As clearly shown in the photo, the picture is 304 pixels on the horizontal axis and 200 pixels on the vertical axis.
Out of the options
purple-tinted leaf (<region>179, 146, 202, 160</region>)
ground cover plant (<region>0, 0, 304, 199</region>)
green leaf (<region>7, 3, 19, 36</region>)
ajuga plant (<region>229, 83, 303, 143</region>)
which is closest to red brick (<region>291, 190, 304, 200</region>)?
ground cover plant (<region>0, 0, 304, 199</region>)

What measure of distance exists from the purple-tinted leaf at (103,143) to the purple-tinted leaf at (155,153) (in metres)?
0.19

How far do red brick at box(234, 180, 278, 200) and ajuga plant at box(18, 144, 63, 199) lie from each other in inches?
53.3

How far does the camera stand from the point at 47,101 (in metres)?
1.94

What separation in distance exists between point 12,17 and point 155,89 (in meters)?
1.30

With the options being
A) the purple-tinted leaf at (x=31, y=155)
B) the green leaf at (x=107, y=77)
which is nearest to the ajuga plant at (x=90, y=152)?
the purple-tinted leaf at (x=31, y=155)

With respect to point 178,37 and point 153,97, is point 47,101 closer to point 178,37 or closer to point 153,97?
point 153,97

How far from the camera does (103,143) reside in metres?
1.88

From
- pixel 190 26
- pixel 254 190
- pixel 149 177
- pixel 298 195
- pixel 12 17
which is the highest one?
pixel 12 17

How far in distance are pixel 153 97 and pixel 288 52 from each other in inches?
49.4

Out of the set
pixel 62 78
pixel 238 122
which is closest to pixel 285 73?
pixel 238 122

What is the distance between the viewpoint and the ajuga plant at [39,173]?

++++++++

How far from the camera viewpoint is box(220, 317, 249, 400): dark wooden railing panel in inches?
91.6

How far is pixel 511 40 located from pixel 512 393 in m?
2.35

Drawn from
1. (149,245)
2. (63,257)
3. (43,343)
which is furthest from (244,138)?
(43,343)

++++++++

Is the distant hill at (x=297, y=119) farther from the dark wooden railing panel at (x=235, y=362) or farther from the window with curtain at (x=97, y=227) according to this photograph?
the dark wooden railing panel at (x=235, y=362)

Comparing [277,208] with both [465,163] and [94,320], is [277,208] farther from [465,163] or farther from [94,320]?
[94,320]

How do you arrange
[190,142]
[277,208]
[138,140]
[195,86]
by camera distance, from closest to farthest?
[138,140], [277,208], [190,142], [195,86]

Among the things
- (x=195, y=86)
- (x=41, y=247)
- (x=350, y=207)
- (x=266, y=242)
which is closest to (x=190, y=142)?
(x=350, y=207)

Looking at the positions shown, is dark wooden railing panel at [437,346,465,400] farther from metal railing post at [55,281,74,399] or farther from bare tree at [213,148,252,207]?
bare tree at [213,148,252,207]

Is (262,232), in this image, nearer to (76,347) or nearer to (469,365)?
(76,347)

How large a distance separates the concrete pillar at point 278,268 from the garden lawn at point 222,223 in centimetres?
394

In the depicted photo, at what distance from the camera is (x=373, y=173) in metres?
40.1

++++++++

Reproduce the lines of items above word for word, starting at the line that contains "What separation in" and ending at the line that contains "What is the", with both of those lines included.

• Right answer
What separation in distance exists between point 12,17 and point 155,89 (in meters)?
1.30

With the options being
A) the purple-tinted leaf at (x=31, y=155)
B) the green leaf at (x=107, y=77)
which is nearest to the ajuga plant at (x=90, y=152)?
the purple-tinted leaf at (x=31, y=155)

With respect to point 178,37 and point 153,97, is point 47,101 closer to point 178,37 or closer to point 153,97?
point 153,97

How far from the camera does (103,143) reside in metres?
1.88

From
- pixel 190 26
- pixel 254 190
- pixel 149 177
- pixel 298 195
- pixel 12 17
which is the highest one?
pixel 12 17

How far in distance are pixel 153 97 and pixel 288 52 from each other in inches?
49.4

Out of the set
pixel 62 78
pixel 238 122
which is closest to pixel 285 73?
pixel 238 122

What is the distance between the viewpoint and the ajuga plant at [39,173]?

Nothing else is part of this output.